→ **What to work on**
A - Retype the passage of the pandas tutorial that runs from "After grouping data, you" to "print(aggregated)".
B - Pick up the pandas tutorial at the point where it stops and keep writing it.

→ **Source document**
· · · · · · ·
Example 48: Dropping Rows with Any or All Columns Empty

Sometimes, you’ll want to remove rows that are entirely empty or have any missing values.

df = pd.DataFrame({
‘A’: [1, np.nan, 3],
‘B’: [4, np.nan, np.nan]
})

df.dropna(how=’all’, inplace=True) # Drops rows where all columns are NaN
df.dropna(how=’any’, inplace=True) # Drops rows where any column is NaN

print(df)

Example 49: Mapping Values to Categories

Map numerical or string values to categories for readability or analysis.

df = pd.DataFrame({
‘Rating’: [1, 2, 3, 4, 5]
})

rating_map = {1: ‘Poor’, 2: ‘Fair’, 3: ‘Good’, 4: ‘Very Good’, 5: ‘Excellent’}
df[‘Rating Category’] = df[‘Rating’].map(rating_map)

print(df)

Example 50: Aggregating Data After Grouping

After grouping data, you might want to perform multiple aggregation operations for deeper insights.

df = pd.DataFrame({
‘Department’: [‘Sales’, ‘HR’, ‘IT’, ‘Sales’, ‘HR’, ‘IT’],
‘Employee’: [‘John’, ‘Doe’, ‘Jane’, ‘Smith’, ‘Alex’, ‘Lee’],
‘Salary’: [70000, 60000, 80000, 75000, 58000, 90000]
})

aggregated = df.groupby(‘Department’)[‘Salary’].agg([‘mean’, ‘min’, ‘max’])

print(aggregated)

Example 51: Converting Category Types for Efficiency

For large datasets with categorical data, converting columns to category type can save memory and speed up operations.

import pandas as pd

df = pd.DataFrame({
‘Product’: [‘Apple’, ‘Banana’, ‘Carrot’, ‘Apple’, ‘Banana’, ‘Carrot’]
})
· · · · · · ·
→ **Supplied material**

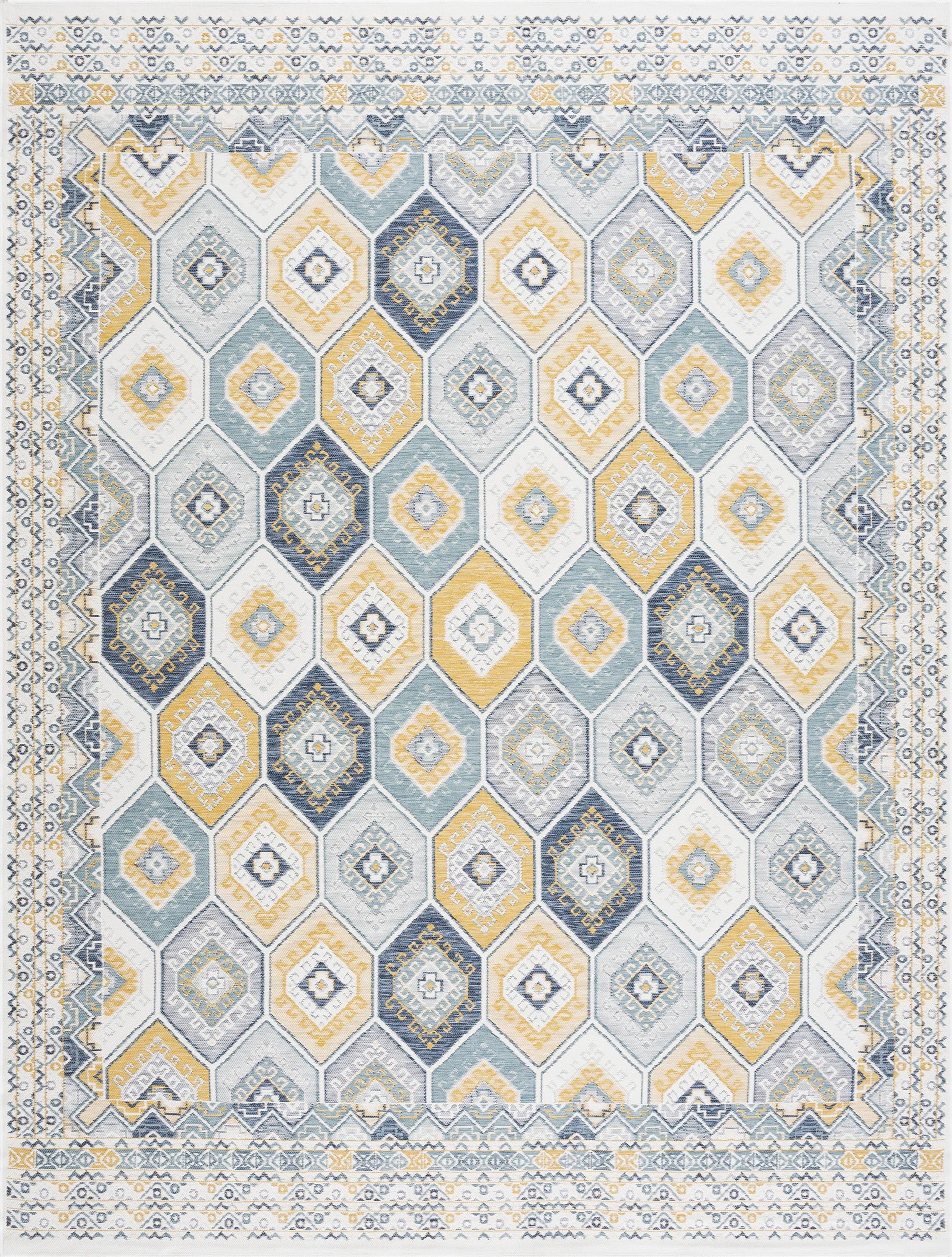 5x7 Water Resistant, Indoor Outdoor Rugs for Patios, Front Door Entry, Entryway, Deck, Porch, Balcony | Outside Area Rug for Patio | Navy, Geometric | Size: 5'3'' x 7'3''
· · · · · · ·
→ **Answers for the exercise**
A -
After grouping data, you might want to perform multiple aggregation operations for deeper insights.

df = pd.DataFrame({
‘Department’: [‘Sales’, ‘HR’, ‘IT’, ‘Sales’, ‘HR’, ‘IT’],
‘Employee’: [‘John’, ‘Doe’, ‘Jane’, ‘Smith’, ‘Alex’, ‘Lee’],
‘Salary’: [70000, 60000, 80000, 75000, 58000, 90000]
})

aggregated = df.groupby(‘Department’)[‘Salary’].agg([‘mean’, ‘min’, ‘max’])

print(aggregated)

B -
df[‘Product’] = df[‘Product’].astype(‘category’)

print(df.dtypes)

Example 52: Applying Conditions to Subset Data

Applying conditions to subset data is essential for focusing analysis on relevant segments.

df = pd.DataFrame({
‘Sales’: [150, 200, 250, 300, 350, 400],
‘Region’: [‘East’, ‘West’, ‘East’, ‘West’, ‘East’, ‘West’]
})

# Get data where Sales are greater than 300
high_sales_df = df[df[‘Sales’] > 300]

print(high_sales_df)

Example 53: Correcting Typos in Data Entries

Correcting typos or inconsistent entries is a common need in text data cleaning.

df = pd.DataFrame({
‘Name’: [‘John’, ‘Jahn’, ‘Jane’, ‘Jone’, ‘John’]
})

# Correcting typos in the ‘Name’ column
corrections = {
‘Jahn’: ‘John’,
‘Jone’: ‘Jane’
}
df[‘Name’] = df[‘Name’].replace(corrections)

print(df)

Example 54: Standardizing Date Formats

Handling different date formats to ensure consistency in time series data.

df = pd.DataFrame({
‘Date’: [’01-01-2024′, ‘2024/02/01’, ‘March 3, 2024’]
})

# Standardizing date formats
df[‘Date’] = pd.to_datetime(df[‘Date’])

print(df)

Example 56: Aggregating and Transforming Data Simultaneously

Use transform() to apply an aggregation function but keep the original DataFrame’s shape.

df = pd.DataFrame({
‘Group’: [‘A’, ‘A’, ‘B’, ‘B’, ‘C’, ‘C’],
‘Data’: [100, 150, 200, 250, 300, 350]
})

df[‘Average’] = df.groupby(‘Group’)[‘Data’].transform(‘mean’)

print(df)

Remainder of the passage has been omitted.